Provided data below:

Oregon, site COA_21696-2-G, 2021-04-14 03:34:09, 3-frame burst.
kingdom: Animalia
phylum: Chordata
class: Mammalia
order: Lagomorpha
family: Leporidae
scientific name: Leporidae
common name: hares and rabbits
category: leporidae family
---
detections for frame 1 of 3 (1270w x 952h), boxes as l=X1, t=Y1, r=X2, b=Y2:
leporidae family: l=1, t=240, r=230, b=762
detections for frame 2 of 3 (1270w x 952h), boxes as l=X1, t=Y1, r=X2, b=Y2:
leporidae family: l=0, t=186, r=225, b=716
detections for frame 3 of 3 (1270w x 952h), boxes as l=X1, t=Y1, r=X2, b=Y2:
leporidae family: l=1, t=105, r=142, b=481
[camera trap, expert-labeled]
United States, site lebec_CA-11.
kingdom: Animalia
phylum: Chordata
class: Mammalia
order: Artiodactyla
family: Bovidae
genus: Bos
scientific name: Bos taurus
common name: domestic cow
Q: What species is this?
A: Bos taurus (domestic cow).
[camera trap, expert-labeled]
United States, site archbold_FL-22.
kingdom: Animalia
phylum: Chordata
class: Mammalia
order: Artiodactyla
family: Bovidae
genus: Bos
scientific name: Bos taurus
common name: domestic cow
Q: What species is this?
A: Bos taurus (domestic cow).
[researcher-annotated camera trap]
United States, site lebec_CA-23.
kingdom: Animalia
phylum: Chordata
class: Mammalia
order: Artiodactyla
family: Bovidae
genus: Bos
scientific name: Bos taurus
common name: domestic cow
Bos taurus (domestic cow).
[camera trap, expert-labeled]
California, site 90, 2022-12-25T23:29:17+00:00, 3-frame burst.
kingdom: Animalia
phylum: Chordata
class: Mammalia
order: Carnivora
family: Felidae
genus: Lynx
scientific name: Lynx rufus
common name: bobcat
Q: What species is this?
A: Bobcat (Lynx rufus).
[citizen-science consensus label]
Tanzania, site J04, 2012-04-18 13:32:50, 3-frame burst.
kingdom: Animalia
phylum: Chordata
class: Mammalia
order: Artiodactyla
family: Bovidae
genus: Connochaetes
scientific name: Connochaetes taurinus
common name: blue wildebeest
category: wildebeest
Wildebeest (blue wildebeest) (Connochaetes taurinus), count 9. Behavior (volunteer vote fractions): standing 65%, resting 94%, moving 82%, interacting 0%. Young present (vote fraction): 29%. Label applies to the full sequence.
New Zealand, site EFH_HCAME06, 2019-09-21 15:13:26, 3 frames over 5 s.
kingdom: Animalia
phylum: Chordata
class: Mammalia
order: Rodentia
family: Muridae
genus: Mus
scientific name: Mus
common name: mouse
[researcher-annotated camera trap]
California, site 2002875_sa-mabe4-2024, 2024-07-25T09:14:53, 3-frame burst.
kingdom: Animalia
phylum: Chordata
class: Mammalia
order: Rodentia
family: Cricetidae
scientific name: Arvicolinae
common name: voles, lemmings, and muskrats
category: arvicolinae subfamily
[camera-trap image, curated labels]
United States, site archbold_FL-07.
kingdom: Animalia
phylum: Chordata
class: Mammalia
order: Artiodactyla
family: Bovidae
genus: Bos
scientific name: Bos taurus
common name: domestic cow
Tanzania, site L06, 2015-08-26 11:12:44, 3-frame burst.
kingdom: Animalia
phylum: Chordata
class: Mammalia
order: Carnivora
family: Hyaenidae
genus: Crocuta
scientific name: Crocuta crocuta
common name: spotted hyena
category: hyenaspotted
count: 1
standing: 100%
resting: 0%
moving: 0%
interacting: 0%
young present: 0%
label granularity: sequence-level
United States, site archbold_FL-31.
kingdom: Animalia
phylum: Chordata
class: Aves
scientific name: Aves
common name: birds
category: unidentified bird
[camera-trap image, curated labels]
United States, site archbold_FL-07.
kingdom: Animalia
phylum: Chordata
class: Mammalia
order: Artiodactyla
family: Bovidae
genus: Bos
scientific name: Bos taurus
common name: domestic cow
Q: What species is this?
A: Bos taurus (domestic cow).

End of Provided data.

### What is required
Nothing above should be left out. Print all the records exactly.

### Answer section
Oregon, site COA_21696-2-G, 2021-04-14 03:34:09, 3-frame burst.
kingdom: Animalia
phylum: Chordata
class: Mammalia
order: Lagomorpha
family: Leporidae
scientific name: Leporidae
common name: hares and rabbits
category: leporidae family
---
detections for frame 1 of 3 (1270w x 952h), boxes as l=X1, t=Y1, r=X2, b=Y2:
leporidae family: l=1, t=240, r=230, b=762
detections for frame 2 of 3 (1270w x 952h), boxes as l=X1, t=Y1, r=X2, b=Y2:
leporidae family: l=0, t=186, r=225, b=716
detections for frame 3 of 3 (1270w x 952h), boxes as l=X1, t=Y1, r=X2, b=Y2:
leporidae family: l=1, t=105, r=142, b=481
[camera trap, expert-labeled]
United States, site lebec_CA-11.
kingdom: Animalia
phylum: Chordata
class: Mammalia
order: Artiodactyla
family: Bovidae
genus: Bos
scientific name: Bos taurus
common name: domestic cow
Q: What species is this?
A: Bos taurus (domestic cow).
[camera trap, expert-labeled]
United States, site archbold_FL-22.
kingdom: Animalia
phylum: Chordata
class: Mammalia
order: Artiodactyla
family: Bovidae
genus: Bos
scientific name: Bos taurus
common name: domestic cow
Q: What species is this?
A: Bos taurus (domestic cow).
[researcher-annotated camera trap]
United States, site lebec_CA-23.
kingdom: Animalia
phylum: Chordata
class: Mammalia
order: Artiodactyla
family: Bovidae
genus: Bos
scientific name: Bos taurus
common name: domestic cow
Bos taurus (domestic cow).
[camera trap, expert-labeled]
California, site 90, 2022-12-25T23:29:17+00:00, 3-frame burst.
kingdom: Animalia
phylum: Chordata
class: Mammalia
order: Carnivora
family: Felidae
genus: Lynx
scientific name: Lynx rufus
common name: bobcat
Q: What species is this?
A: Bobcat (Lynx rufus).
[citizen-science consensus label]
Tanzania, site J04, 2012-04-18 13:32:50, 3-frame burst.
kingdom: Animalia
phylum: Chordata
class: Mammalia
order: Artiodactyla
family: Bovidae
genus: Connochaetes
scientific name: Connochaetes taurinus
common name: blue wildebeest
category: wildebeest
Wildebeest (blue wildebeest) (Connochaetes taurinus), count 9. Behavior (volunteer vote fractions): standing 65%, resting 94%, moving 82%, interacting 0%. Young present (vote fraction): 29%. Label applies to the full sequence.
New Zealand, site EFH_HCAME06, 2019-09-21 15:13:26, 3 frames over 5 s.
kingdom: Animalia
phylum: Chordata
class: Mammalia
order: Rodentia
family: Muridae
genus: Mus
scientific name: Mus
common name: mouse
[researcher-annotated camera trap]
California, site 2002875_sa-mabe4-2024, 2024-07-25T09:14:53, 3-frame burst.
kingdom: Animalia
phylum: Chordata
class: Mammalia
order: Rodentia
family: Cricetidae
scientific name: Arvicolinae
common name: voles, lemmings, and muskrats
category: arvicolinae subfamily
[camera-trap image, curated labels]
United States, site archbold_FL-07.
kingdom: Animalia
phylum: Chordata
class: Mammalia
order: Artiodactyla
family: Bovidae
genus: Bos
scientific name: Bos taurus
common name: domestic cow
Tanzania, site L06, 2015-08-26 11:12:44, 3-frame burst.
kingdom: Animalia
phylum: Chordata
class: Mammalia
order: Carnivora
family: Hyaenidae
genus: Crocuta
scientific name: Crocuta crocuta
common name: spotted hyena
category: hyenaspotted
count: 1
standing: 100%
resting: 0%
moving: 0%
interacting: 0%
young present: 0%
label granularity: sequence-level
United States, site archbold_FL-31.
kingdom: Animalia
phylum: Chordata
class: Aves
scientific name: Aves
common name: birds
category: unidentified bird
[camera-trap image, curated labels]
United States, site archbold_FL-07.
kingdom: Animalia
phylum: Chordata
class: Mammalia
order: Artiodactyla
family: Bovidae
genus: Bos
scientific name: Bos taurus
common name: domestic cow
Q: What species is this?
A: Bos taurus (domestic cow).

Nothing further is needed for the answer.